The current political situation in our country is definitely in complete chaos however, we should be reminded of this 85-year-old’s written pieces of work. From her “As I Was Passing” column in the New Straits Times newspaper to her novel, “The End of The Rainbow”, we have witnessed her ideas, and wit in showcasing the best of Malaysia. At times like this, where journalists are being arrested for writing brutally honest pieces, Adibah’s articles are a strong reminder to uphold the truth!
Previously, she has used the pen name of Sri Delima to write her articles and following that, she proceeded to use her own name for her published work. Just like the ruby gemstone, her articles resemble the undeniable strength and resilience of Malaysians far and wide. Starting off with being a columnist for the New Straits Times, her “As I Was Passing” column was a favourite among Malaysians as she fascinated everyone with her musings and reflections — largely addressing the Malaysian psyche with wit, wisdom and overflowing love. This has generated a huge audience, who subsequently became her fans.
That was definitely an era where journalism was a free space for the nation’s writers. Adibah’s style of writing definitely has something to do with her passion; teaching. Every story weaved by her despite having humorous aspects, often has a moral that would be taught to her dear readers.
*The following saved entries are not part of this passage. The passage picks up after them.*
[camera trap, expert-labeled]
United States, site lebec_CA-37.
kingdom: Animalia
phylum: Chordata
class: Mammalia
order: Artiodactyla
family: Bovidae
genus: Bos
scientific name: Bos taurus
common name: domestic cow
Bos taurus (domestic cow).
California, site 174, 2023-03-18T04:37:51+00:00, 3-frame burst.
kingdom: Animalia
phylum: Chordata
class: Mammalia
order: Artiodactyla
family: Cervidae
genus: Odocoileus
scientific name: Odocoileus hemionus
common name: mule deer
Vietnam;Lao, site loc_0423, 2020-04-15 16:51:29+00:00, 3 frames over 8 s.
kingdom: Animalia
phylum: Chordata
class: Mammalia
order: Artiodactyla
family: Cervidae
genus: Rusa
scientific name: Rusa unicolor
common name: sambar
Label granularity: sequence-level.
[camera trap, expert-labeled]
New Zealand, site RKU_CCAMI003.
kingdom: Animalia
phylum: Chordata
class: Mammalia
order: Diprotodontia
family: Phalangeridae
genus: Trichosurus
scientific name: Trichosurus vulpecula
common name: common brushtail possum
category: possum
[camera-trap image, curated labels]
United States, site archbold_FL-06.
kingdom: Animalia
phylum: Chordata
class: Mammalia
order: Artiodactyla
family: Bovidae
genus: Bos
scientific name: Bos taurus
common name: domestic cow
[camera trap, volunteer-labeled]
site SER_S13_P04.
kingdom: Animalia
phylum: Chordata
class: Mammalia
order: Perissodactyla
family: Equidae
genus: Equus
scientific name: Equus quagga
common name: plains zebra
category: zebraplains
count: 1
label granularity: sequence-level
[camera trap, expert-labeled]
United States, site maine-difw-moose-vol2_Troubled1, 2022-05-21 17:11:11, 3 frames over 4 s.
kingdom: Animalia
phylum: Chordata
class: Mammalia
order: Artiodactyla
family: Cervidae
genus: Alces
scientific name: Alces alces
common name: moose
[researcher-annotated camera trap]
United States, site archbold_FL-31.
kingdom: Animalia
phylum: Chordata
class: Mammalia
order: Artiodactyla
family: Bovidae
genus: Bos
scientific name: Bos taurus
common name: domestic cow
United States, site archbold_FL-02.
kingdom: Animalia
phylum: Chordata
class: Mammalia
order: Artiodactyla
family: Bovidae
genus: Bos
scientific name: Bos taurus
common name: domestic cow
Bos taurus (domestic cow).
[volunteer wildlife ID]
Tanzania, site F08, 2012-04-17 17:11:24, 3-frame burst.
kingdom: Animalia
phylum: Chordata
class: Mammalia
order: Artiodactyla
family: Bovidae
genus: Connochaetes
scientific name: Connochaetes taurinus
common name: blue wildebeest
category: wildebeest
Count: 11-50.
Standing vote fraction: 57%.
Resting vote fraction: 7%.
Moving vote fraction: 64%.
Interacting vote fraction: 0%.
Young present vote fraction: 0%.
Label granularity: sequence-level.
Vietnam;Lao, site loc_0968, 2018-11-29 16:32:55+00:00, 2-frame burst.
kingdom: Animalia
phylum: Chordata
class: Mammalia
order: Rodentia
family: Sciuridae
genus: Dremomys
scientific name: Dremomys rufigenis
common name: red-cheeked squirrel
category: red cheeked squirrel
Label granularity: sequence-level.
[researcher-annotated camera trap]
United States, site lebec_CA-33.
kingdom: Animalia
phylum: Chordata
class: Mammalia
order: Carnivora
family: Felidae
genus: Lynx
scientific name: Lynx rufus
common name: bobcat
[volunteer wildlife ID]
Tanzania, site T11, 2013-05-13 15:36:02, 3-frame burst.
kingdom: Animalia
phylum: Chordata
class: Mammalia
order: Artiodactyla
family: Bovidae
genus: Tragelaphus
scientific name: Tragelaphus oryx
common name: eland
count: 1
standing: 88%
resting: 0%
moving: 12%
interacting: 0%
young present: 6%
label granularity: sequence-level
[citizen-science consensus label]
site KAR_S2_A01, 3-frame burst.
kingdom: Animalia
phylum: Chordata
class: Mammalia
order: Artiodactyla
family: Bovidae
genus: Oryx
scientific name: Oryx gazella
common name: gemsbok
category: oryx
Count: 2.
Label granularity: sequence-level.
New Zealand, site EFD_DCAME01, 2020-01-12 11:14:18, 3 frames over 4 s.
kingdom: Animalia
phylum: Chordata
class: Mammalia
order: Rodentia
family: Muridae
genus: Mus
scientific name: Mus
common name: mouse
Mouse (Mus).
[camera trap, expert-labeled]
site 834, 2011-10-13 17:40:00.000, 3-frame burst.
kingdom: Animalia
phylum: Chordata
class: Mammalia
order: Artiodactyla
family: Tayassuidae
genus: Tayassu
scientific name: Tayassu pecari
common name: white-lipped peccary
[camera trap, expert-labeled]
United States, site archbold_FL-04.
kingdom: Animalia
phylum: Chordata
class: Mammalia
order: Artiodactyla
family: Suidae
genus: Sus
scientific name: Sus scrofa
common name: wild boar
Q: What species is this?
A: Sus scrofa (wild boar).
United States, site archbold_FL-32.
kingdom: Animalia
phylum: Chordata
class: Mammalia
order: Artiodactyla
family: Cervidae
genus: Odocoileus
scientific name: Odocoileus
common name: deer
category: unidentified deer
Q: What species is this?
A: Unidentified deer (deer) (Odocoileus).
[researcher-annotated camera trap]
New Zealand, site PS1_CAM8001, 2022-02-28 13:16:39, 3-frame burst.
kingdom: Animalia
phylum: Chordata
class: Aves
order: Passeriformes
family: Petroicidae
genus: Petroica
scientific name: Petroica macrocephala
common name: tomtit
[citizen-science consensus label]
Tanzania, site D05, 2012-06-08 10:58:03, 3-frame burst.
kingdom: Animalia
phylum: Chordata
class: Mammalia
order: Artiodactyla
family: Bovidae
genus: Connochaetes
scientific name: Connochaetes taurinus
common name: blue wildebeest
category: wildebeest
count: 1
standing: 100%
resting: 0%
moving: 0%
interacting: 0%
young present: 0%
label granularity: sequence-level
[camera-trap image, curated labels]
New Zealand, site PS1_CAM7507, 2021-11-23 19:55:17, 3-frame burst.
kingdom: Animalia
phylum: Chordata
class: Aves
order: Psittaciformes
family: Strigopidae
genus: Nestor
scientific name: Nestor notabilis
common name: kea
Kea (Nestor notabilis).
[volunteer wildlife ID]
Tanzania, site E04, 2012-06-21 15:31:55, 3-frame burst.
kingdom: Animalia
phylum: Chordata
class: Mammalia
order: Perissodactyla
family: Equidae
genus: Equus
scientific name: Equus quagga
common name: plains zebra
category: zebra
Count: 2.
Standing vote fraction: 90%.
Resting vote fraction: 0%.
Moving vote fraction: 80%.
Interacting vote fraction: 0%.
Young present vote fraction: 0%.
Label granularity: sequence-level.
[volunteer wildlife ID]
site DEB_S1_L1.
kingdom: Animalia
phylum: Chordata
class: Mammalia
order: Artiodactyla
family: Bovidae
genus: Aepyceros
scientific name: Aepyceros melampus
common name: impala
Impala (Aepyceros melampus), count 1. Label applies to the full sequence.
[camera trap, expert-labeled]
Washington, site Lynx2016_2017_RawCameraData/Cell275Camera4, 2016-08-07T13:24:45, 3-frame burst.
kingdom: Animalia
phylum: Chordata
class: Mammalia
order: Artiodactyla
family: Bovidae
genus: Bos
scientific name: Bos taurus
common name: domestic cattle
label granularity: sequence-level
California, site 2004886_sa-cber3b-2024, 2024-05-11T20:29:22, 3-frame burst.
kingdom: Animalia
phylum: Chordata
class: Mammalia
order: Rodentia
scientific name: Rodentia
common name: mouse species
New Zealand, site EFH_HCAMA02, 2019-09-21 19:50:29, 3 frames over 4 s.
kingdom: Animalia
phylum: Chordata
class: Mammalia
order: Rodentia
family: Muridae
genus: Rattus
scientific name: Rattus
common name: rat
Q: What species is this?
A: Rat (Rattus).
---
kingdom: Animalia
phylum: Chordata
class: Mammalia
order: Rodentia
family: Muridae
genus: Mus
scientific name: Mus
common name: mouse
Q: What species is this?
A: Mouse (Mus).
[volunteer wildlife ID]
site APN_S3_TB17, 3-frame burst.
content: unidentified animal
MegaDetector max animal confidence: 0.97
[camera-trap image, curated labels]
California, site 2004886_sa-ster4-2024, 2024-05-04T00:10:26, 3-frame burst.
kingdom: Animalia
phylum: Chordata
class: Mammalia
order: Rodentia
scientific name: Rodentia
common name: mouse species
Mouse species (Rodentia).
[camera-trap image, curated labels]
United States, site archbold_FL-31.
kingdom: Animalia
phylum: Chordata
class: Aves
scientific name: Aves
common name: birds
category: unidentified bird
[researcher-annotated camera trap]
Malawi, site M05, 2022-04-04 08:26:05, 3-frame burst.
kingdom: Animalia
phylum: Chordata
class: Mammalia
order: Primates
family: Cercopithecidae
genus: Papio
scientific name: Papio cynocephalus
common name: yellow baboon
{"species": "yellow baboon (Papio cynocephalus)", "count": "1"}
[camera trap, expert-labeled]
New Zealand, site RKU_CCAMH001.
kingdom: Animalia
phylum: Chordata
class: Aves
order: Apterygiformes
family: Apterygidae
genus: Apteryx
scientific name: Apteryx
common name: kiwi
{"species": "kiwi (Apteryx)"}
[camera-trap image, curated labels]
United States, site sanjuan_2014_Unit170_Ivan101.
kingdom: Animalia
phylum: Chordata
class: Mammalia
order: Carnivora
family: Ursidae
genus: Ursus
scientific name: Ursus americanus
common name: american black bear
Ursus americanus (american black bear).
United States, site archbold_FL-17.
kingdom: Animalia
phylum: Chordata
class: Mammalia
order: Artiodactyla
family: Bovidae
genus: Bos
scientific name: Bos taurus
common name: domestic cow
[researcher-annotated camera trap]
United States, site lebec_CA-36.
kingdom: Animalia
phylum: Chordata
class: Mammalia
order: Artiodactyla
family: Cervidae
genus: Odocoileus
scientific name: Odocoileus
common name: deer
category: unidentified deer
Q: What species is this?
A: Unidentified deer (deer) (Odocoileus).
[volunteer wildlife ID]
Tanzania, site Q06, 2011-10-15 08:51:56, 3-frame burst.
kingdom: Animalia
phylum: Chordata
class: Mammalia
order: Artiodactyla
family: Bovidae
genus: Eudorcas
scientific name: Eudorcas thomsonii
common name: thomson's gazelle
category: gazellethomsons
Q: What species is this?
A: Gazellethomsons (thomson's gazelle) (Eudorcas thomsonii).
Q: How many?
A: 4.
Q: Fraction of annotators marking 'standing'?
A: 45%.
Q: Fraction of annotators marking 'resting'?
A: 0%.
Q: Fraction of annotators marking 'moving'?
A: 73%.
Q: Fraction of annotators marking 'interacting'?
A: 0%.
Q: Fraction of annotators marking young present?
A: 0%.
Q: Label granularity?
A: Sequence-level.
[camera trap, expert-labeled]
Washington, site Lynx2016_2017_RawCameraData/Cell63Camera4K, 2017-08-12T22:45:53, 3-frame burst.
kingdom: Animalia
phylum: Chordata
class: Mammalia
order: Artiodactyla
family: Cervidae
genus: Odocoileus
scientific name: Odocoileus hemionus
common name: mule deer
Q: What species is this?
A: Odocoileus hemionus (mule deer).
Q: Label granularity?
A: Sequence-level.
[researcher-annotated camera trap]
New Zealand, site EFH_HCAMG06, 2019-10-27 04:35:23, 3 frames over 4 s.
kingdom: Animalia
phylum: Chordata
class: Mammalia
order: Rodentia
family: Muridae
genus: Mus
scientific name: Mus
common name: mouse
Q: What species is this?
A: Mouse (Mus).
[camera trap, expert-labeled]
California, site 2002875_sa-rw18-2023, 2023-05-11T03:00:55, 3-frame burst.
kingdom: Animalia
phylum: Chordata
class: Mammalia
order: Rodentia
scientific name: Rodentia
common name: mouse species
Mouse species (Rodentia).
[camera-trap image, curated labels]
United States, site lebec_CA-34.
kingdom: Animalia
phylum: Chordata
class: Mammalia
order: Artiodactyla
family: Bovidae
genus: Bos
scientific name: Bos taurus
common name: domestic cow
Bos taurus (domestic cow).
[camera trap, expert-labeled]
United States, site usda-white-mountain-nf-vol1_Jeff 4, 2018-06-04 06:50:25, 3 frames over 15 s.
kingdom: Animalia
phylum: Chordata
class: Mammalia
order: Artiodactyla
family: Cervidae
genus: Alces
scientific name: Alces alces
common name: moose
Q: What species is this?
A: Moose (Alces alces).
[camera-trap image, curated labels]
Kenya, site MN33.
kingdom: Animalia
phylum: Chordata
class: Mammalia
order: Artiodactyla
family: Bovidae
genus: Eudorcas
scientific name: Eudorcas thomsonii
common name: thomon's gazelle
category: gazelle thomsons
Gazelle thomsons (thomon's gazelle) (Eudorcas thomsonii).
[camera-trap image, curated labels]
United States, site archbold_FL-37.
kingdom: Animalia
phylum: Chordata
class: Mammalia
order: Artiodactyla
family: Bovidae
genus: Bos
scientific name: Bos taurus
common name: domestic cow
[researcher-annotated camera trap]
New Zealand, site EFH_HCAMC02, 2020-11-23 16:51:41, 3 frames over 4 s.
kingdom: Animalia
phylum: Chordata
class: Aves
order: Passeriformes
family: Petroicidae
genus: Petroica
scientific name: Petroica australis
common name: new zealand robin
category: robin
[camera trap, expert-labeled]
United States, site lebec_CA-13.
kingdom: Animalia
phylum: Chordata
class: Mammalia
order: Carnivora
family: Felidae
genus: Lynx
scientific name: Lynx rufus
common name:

To kill two birds with one stone via her articles and stories, you’d get entertained and eventually learn a lesson that would live on forever. Apart from being a writer, this Johor born icon has dabbled in acting and was a successful journalist and translator too! In fact, she bagged the Best Supporting Actress award at the Malaysian Film Festival in 1980 for her role as Cikgu Bedah in the movie, “Adik Manja”.
Instilling kindness to people would often seem like a difficult task to pursue, however, Adibah does this with ease. Instead of teaching people to be kind, her understanding of human nature and calling Malaysians out for their irresponsible behaviours, have inspired us to be kind. However, she does not play the blame game. She shoulders part of the blame as she strongly believes that we, as Malaysians share a collective responsibility when it comes to tackling societal ills.
Another prominent theme that clads her stories and written pieces are racism. That was her concern and sadly, it’s still a concern to even the generation of today. Brutally explaining the concept of racism was Adibah’s speciality. She truly understood that the polarisation occurring within our nation is too heavy although she, just like many others, hope for an undivided Malaysia.
The beauty of Adibah’s stories is the solution that they bring forth. Referring to her article, “Them and Us” from her book “Glimpses”, she gently addresses the topic of othering — bravely depicting the fear of threats to one’s way of life from people of a different social group, leading to marginalisation of people who aren’t part of the dominant social group i.e., the minorities.
Continuing it, as a solution, she states that “Every mother has it in her power to help break the circle. For a start, some mothers teach their children to answer ‘Malaysian’ when asked their race. One mother goes a step further. To that question, her children cheerily reply: ‘Human’.”
Sensitive topics were her pride as she has always reminded her readers, time and time that they should not shy away from talking about sensitive topics. Yes, the same old sensitive topics that would lead to you getting arrested these days!
Another article from Glimpses called “Memories of Merdeka” addresses sensitive issues as such. Taking an excerpt from the article, she asks, “And how do you convince a schoolgirl we are all Malaysians together when observation and intuition tell her that certain classmates will have better opportunities by virtue of parentage, community and connections?”
Another example of this in her work is her “The End of the Rainbow” novel which addresses the heavy topics of ethnic diversity, social injustices and racial prejudice. The preface reads, “I pray that all of us in our own ways will work towards the ‘pot of gold’ on the other end of the rainbow: our shared dream of lasting harmony.”
This national icon had unfortunately suffered from a stroke in 2008 and is now under the care of her younger sister, Fadzilah. Albeit this, her work still lives on in the heart of many Malaysians. In the midst of any crisis that our country faces, we could indeed agree that her works would make us love our country regardless of its imperfections. This is the symbol of unconditional love for our country and we would like to thank Adibah Amin for showing us what it truly means to be a Malaysian!